Christine is the first of the two of them to start feeling the effects of Dostoyevsky's 'internal resentment of comfort.' She starts to feel restless over the empty life the two of them seem to live. After Dr. Denny's plea to Andrew to come and work for him, she starts to becomes resentful over the stagnation they seem to be in. Because Vidor has allowed us to empathize with the characters though our collective shared experience, he then reaches a point of the film in which he forces us to reconcile with what we could become. We are now seeing our own future and the negative aspects of what our life could be if we comfort to this capitalist idea of utopia. We are forced to reconcile with the human condition and its need for comfort and greed, as well as how this collective outlook could create a whole society with this mindset as its foundation. With Dr. Denny's request for Andrew to come join a low income practice, Vidor implores us as the viewer and us as a society, to come back to selfless ambitions in which the goal is humanity, rather than greed and self-interest. He warns us of our own stagnation and its cost of innovative progress for the sake of humanity.

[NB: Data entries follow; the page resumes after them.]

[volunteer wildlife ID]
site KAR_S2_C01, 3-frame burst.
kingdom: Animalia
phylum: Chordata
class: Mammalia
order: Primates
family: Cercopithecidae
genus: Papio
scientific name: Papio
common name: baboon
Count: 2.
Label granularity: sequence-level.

After Dr. Denny gets into a car accident, Andrew takes him to upper-class doctors for which he works. At the operating table, he observes an incompetent social-climber inadequately perform surgery on his friend - killing him in the process. Andrew confronts this doctor and tells him that it was a simple procedure and accusing him of murder due to his incompetence. Because this doctor never has to actually work due to the nature of his comfortable position, he was not at all qualified and competent enough to save Andrew's friend. Afterward, Andrew walks through the streets of New York, stricken with grief. Vidor films this scene with a certain dizziness - as the camera seems out of focus at times as it assumes Andrew's occasional point of view. With this dizzying point of view, Andrew begins to come out of the malaise of his own selfishness and is forced to reconcile with humanity - regarding the impersonality of the cold mechanical streets of New York - he watches detached cars wiz by and the depressing and stark life of the homeless. In the depths of his despair, he hears a voice tell him to carry on and keep going with life, not giving up hope in the process. Andrew regains his sense of purpose, allowing himself to recognize the cold and useless 'utopia' he finds himself in. At one point of the story, Christine confides to him her dissatisfaction with their new life, as it has become boring and predictable. She tells him that the true function of life should work like the steps of a citadel, constantly moving up without ever actually seeing what lies on the next step. The uncertainty of life is what gives life purpose and what creates ambition. The citadel she describes seems like a good antidote for the staleness and stagnation of an idealized 'utopia'. With The Citadel, Vidor is able to provide a look into the existential human experience, imploring the viewer to continue to strive for ambition and not fall into the fallacy of a utopian expectation for yourself and society. At a time when things were uncertain, and competing ideas of society were taking over, the film offers a look at what the West's capitalist structure was creating - and the kind of individuals it was creating. With this notion, the viewer becomes compelled to extract those same elements into the personal. Don't strive for comfort, strive for the uncertainty of what's to come next like the steps of the citadel.